Dec 13, 2008

World - Pakistan;Ajmal is a Pakistani;Geo TV

Nirupama Subramanian


ISLAMABAD: Geo News television is the latest to confirm that the lone gunman captured during the Mumbai carnage does indeed belong to a village in Pakistan’s Punjab province.

The channel’s 9 p.m. news report on Friday showed footage of people at Faridkot in Deepalpur tehsil, Okara district in south Punjab talking about Mohammad Ajmal Amir (‘Kasab’) as a boy from the village who had last been seen four or five months ago.

“He told his mother to give him her blessings as he was going for jihad,” one old man told the Geo reporter.

Another man said he had seen him playing with children outside a school on his last visit home, challenging them to catch hold of him. “He was showing off some karate moves,” the man said.

After days of dismissing Indian media reports on the Faridkot-Mumbai connection as “unsubstantiated,” and as a campaign to defame their country, the Pakistani media have started doing their own legwork on the allegations.

Earlier, Dawn newspaper managed to trace Ajmal’s father in Faridkot. The man who said he was Amir ‘Kasab’, confirmed to Dawn that the youth whose face had been beamed over the media was his son.

“I was in denial for the first couple of days, saying to myself it could not have been my son,” he told Dawn in the courtyard of his house in Faridkot, a village of about 2,500 people just a few kilometres from Deepalpur on the way to Kasur. “Now I have accepted it.”

The report, published in Friday’s edition of the paper, was a confirmation of a report by The Observer last weekend. The London weekly tracked down Ajmal’s grandfather in Faridkot and managed to lay its hands on electoral records that showed his mother and father to be residents of the village.

PTI reports:

Amir, a father of three boys and two girls, said his son disappeared from home four years ago. “He had asked me for new clothes on Eid that I couldn’t give him. He got angry and left,” he said. Reports said Ajmal went to Lahore in search of a job. After a brush with crime in that city, he reportedly joined the Lashkar-e-Taiba.

[Stored items]

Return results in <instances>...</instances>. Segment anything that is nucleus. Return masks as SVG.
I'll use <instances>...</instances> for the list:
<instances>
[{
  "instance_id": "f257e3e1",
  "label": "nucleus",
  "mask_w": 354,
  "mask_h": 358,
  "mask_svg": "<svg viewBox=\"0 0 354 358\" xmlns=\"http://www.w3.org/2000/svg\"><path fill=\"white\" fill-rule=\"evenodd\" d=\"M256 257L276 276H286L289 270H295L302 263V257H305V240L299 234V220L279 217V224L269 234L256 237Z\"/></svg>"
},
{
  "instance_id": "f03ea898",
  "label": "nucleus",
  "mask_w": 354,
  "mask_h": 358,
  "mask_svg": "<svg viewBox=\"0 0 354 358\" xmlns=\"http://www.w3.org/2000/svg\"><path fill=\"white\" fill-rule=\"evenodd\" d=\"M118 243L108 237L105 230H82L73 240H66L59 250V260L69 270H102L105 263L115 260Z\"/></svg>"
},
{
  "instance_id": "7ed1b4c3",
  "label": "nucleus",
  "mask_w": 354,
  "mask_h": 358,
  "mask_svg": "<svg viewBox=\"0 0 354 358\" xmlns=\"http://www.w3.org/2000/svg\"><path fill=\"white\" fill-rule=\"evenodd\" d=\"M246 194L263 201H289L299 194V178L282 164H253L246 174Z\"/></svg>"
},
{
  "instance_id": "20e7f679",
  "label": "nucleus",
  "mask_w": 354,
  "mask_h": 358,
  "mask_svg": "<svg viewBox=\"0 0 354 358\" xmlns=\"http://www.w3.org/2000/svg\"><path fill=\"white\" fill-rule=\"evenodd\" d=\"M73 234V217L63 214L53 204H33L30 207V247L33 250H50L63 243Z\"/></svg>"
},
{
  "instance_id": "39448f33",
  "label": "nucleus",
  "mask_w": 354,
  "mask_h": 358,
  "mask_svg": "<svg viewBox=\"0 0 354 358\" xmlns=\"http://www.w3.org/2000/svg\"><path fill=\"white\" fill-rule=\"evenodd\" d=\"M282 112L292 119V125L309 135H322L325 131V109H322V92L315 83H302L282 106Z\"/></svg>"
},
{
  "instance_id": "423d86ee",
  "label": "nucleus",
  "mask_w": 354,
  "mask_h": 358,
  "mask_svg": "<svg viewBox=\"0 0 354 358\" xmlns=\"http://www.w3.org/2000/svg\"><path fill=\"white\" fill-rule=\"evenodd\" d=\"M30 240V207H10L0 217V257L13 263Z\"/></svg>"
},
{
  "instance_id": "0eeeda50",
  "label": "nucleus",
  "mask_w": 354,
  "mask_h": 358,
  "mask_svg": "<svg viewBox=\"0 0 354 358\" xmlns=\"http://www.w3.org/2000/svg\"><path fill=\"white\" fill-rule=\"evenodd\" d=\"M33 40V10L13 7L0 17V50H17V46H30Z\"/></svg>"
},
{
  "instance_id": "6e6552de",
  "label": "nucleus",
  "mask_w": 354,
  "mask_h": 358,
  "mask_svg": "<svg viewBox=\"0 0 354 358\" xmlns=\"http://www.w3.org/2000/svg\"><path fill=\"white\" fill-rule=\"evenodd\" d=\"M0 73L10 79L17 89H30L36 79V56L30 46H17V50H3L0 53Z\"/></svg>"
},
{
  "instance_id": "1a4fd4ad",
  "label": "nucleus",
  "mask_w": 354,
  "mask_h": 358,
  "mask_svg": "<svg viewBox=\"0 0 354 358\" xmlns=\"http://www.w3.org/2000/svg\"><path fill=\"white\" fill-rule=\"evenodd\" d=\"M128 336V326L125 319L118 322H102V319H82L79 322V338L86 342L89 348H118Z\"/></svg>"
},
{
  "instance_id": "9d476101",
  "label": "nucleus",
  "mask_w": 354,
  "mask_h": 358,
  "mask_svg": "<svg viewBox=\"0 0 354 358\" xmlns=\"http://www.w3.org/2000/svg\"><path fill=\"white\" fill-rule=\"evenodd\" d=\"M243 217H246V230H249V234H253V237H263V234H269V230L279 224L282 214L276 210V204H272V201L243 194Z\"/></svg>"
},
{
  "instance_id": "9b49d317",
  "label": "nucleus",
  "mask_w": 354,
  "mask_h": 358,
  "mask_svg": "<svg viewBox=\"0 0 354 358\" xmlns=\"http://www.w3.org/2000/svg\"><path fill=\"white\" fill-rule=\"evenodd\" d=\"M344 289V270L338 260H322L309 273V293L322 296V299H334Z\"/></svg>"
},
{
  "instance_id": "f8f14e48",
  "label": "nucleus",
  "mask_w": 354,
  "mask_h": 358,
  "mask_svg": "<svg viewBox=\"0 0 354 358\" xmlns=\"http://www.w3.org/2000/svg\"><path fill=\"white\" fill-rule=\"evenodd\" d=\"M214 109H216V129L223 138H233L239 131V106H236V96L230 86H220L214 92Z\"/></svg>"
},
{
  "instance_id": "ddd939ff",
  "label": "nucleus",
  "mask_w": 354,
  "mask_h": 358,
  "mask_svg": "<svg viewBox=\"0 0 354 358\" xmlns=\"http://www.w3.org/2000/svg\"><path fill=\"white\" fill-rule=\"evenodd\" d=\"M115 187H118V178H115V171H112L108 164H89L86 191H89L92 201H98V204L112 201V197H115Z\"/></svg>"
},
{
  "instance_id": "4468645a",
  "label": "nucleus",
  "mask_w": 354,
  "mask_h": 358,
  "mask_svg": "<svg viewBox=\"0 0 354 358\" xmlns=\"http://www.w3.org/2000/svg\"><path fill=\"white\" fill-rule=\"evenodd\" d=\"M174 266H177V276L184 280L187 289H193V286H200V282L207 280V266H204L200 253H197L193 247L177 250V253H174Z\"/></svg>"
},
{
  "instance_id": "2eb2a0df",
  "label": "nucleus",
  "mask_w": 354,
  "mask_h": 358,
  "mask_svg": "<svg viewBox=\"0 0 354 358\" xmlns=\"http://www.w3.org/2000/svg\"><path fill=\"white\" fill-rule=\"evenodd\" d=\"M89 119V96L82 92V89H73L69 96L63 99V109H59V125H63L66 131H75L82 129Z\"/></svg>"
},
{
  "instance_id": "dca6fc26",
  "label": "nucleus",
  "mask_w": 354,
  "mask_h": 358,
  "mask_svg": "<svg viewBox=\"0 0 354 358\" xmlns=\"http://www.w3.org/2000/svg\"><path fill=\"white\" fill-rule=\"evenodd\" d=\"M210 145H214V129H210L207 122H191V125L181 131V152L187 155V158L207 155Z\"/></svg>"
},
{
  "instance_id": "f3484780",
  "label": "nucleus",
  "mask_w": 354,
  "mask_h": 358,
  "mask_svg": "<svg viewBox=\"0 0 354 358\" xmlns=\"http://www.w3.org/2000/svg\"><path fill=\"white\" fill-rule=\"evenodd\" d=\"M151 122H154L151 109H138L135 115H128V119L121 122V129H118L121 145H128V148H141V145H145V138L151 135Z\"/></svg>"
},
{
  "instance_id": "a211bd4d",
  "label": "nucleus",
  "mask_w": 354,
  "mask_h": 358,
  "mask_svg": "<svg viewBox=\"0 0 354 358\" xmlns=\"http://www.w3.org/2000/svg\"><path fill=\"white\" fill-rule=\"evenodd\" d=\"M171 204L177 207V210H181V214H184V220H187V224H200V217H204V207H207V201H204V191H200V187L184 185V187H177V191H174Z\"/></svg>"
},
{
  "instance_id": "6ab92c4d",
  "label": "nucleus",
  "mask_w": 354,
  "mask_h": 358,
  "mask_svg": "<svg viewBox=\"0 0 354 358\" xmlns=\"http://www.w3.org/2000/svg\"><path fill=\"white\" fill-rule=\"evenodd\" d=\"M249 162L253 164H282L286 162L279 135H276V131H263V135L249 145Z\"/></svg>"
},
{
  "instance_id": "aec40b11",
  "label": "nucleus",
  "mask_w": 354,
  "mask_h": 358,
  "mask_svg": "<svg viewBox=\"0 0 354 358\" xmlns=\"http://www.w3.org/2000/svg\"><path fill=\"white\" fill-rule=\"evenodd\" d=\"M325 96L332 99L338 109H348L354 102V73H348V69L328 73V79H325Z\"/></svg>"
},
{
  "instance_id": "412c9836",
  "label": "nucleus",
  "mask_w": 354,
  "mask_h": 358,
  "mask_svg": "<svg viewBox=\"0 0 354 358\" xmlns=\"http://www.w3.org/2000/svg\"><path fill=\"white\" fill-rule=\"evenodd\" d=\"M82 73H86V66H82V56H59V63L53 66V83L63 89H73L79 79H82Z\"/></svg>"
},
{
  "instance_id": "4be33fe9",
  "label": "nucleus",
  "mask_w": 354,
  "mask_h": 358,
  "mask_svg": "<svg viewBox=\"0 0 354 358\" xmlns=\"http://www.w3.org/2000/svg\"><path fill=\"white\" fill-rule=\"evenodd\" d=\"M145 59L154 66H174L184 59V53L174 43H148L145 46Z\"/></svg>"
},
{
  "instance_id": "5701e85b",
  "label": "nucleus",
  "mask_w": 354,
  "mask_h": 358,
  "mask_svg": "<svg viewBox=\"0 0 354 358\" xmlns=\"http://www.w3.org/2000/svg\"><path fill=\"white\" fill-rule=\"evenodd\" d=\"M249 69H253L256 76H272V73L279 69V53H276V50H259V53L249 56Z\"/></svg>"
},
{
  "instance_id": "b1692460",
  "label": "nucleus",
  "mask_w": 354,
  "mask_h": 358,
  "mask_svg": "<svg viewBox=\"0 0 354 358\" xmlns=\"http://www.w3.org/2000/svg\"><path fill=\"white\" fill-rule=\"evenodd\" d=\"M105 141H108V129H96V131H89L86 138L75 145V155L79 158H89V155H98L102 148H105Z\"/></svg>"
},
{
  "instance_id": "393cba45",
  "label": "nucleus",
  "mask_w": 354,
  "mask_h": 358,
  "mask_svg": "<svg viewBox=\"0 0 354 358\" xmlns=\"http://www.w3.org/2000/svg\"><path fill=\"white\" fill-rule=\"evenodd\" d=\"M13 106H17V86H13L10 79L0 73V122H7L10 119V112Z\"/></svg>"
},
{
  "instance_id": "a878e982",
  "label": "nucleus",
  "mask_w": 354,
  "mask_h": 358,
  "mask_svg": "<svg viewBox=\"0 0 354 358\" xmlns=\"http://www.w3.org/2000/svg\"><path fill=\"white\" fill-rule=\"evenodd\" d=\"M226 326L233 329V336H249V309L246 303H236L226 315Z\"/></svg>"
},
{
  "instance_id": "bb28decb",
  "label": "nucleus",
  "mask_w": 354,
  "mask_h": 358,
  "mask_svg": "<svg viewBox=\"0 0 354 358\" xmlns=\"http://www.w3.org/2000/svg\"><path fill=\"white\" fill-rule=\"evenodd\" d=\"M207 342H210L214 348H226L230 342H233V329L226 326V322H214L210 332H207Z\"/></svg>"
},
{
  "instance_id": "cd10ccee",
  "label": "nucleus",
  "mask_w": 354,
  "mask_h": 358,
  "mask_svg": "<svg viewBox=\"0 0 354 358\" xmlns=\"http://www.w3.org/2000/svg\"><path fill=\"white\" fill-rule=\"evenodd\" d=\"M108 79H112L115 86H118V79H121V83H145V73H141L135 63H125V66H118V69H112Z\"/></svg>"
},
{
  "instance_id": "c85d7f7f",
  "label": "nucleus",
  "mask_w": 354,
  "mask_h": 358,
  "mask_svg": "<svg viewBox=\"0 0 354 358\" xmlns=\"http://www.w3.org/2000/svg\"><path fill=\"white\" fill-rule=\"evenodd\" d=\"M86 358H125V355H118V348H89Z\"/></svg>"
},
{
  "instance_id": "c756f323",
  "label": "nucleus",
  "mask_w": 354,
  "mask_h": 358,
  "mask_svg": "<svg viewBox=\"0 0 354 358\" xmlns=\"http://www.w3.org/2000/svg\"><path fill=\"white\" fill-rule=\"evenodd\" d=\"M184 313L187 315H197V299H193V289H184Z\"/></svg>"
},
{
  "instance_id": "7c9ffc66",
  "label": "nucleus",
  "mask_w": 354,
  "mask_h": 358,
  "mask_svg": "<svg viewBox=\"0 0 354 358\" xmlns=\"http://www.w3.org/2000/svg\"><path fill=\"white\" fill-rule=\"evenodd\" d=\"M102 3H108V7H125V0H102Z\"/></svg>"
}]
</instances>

— CHECK YOUR UNDERSTANDING —
1) Could you revise the report on the Mumbai gunman, starting at the words "Amir, a father" and stopping after "joined the Lashkar-e-Taiba.", so that "Karachi" replaces "Lahore"?
2) Could you proceed with the report on the Mumbai gunman's home village, continuing on from its last sentence?
None of the records are needed here.

— ANSWERS PER TASK —
1)
Amir, a father of three boys and two girls, said his son disappeared from home four years ago. “He had asked me for new clothes on Eid that I couldn’t give him. He got angry and left,” he said. Reports said Ajmal went to Karachi in search of a job. After a brush with crime in that city, he reportedly joined the Lashkar-e-Taiba.

2)
As Amir was talking to Dawn’s correspondents, Ajmal’s two sisters and a younger brother stood nearby. Their mother, wrapped in a ‘chador’, lay on a charpoy.

“Her trance was broken as the small picture of Ajmal lying in a Mumbai hospital was shown around. They appeared to have identified their son. The mother shrunk back in her chador, but the father said he had no problem talking about the subject,” the Dawn reported.

Amir said he settled in Faridkot after arriving from the nearby Haveli Lakha many years ago. He owned the house the family lived in and made a living selling ‘pakoras’ on the streets of the village.

“This is all I have,” he said pointing to a handcart in one corner of the courtyard. “I shifted back to the village after doing the same job in Lahore.”

“My eldest son, Afzal, is also back after a stint in Lahore. He is out working in the fields.”

Amir said he had little say in Ajmal’s life since the day his son walked out on him. He calls the “people who snatched Ajmal from him his enemies, but has no clue [to] who these enemies are.”

Asked why he did not look for his son all this while, he said: “What could I do with the few resources that I have?”

Though mild-mannered, Amir became agitated at the “mention of the link between his son’s actions and money.”

Media reports had said that Ajmal’s handlers had promised him that his family would be compensated with Rs.1,50,000 after the completion of the Mumbai mission. “I don’t sell my sons,” Amir said.